PROBLEM TO WORK ON: Output, word for word, every line from the line with "Between the green" through the final line of the data below.

ENTRIES SUPPLIED:
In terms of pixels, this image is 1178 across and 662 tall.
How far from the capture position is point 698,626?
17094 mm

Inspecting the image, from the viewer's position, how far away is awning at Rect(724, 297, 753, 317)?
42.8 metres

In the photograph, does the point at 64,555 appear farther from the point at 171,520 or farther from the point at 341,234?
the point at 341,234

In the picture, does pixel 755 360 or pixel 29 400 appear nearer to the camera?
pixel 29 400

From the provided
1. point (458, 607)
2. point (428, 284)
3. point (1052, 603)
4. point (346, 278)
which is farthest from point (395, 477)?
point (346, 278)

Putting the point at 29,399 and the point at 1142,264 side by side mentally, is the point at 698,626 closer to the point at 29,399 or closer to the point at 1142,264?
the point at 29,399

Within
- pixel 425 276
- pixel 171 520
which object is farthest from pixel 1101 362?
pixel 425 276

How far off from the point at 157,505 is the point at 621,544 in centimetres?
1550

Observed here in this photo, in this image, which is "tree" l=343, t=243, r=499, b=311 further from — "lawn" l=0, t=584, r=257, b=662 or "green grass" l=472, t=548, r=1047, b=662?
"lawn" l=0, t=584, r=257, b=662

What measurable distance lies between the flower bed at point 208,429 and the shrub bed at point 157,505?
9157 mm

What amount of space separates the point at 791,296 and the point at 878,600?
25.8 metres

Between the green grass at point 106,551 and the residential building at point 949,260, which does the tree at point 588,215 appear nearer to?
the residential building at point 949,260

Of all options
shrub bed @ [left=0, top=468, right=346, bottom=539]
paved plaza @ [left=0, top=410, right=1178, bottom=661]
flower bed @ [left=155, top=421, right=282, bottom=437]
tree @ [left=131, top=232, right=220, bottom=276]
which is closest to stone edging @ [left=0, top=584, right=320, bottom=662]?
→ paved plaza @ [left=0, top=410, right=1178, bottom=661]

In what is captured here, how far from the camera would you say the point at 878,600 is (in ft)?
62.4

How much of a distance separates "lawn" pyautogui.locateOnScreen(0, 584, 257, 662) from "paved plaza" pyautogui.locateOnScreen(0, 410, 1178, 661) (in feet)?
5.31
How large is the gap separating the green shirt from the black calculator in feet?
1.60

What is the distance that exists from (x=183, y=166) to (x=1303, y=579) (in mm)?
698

COMPLETE OUTPUT:
Between the green grass at point 106,551 and the residential building at point 949,260, which does the tree at point 588,215 appear nearer to?
the residential building at point 949,260

Of all options
shrub bed @ [left=0, top=468, right=346, bottom=539]
paved plaza @ [left=0, top=410, right=1178, bottom=661]
flower bed @ [left=155, top=421, right=282, bottom=437]
tree @ [left=131, top=232, right=220, bottom=276]
which is closest to stone edging @ [left=0, top=584, right=320, bottom=662]?
→ paved plaza @ [left=0, top=410, right=1178, bottom=661]

In what is captured here, how far from the camera would you say the point at 878,600 is (in ft)?
62.4

How much of a distance separates "lawn" pyautogui.locateOnScreen(0, 584, 257, 662) from "paved plaza" pyautogui.locateOnScreen(0, 410, 1178, 661) (in feet)?
5.31
How large is the gap separating the green shirt from the black calculator in feet?
1.60

What is the distance that exists from (x=183, y=166) to (x=1303, y=579) (in mm)?
698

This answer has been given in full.